> Work instructions
Pick out every line in the records that contains the word "cushion", and copy each one in full.

> Records supplied

*-*-*

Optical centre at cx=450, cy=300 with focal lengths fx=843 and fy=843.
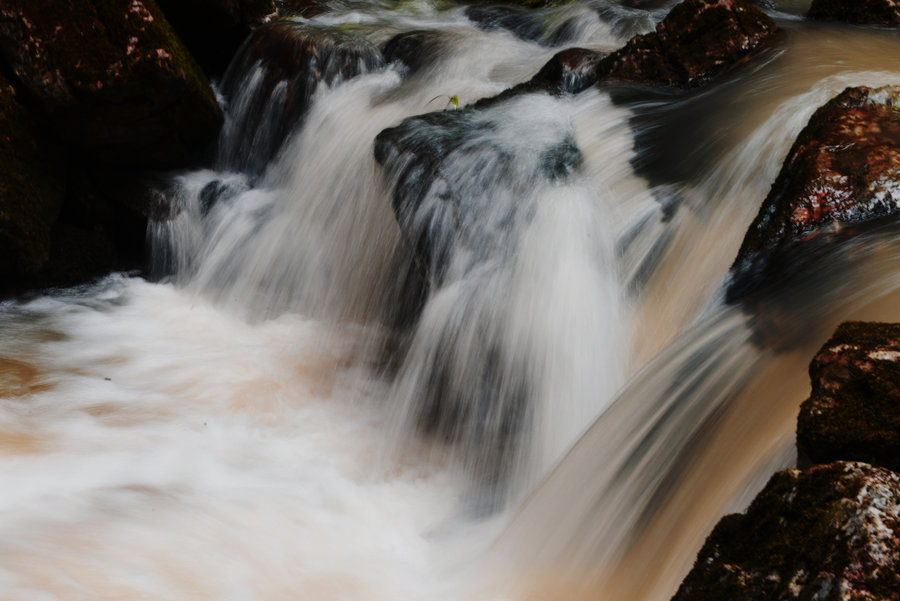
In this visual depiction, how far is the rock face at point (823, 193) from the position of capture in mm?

*-*-*

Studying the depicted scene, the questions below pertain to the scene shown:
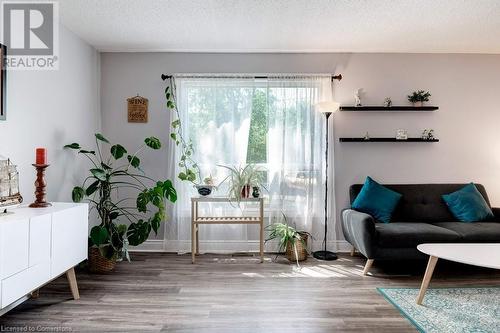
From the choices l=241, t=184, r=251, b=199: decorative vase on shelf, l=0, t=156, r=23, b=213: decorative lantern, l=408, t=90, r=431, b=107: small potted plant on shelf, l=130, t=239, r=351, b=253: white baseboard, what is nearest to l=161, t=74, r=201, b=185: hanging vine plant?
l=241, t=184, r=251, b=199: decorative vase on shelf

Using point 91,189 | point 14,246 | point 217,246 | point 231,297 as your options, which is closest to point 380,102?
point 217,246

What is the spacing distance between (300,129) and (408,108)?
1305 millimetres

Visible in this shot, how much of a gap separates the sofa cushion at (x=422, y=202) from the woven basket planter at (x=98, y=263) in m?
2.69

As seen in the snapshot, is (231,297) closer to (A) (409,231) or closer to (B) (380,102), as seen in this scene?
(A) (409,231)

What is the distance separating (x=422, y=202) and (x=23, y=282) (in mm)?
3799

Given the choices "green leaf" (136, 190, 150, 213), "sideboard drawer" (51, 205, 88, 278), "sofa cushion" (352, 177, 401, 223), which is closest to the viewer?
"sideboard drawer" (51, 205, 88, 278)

*-*-*

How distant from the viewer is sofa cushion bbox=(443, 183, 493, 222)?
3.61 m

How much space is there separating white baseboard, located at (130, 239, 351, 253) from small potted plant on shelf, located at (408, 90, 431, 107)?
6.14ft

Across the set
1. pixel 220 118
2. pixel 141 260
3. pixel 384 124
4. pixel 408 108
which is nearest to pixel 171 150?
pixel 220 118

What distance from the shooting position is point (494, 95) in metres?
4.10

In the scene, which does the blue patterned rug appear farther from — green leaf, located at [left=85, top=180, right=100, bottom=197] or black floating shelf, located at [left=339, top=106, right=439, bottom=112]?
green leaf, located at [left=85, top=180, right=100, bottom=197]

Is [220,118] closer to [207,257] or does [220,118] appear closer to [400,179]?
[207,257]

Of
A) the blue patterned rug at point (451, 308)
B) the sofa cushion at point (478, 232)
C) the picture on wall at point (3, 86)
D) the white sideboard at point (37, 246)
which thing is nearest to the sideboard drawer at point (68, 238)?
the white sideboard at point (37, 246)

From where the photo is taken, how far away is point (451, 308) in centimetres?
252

*-*-*

> Correct answer
Visible in this shot, how much of a gap separates the sofa cushion at (x=422, y=202) from the woven basket planter at (x=98, y=263) in m?
Given the choices "green leaf" (136, 190, 150, 213), "sideboard drawer" (51, 205, 88, 278), "sofa cushion" (352, 177, 401, 223), which is closest to the viewer?
How distant from the viewer is sofa cushion bbox=(443, 183, 493, 222)?
B) the sofa cushion at point (478, 232)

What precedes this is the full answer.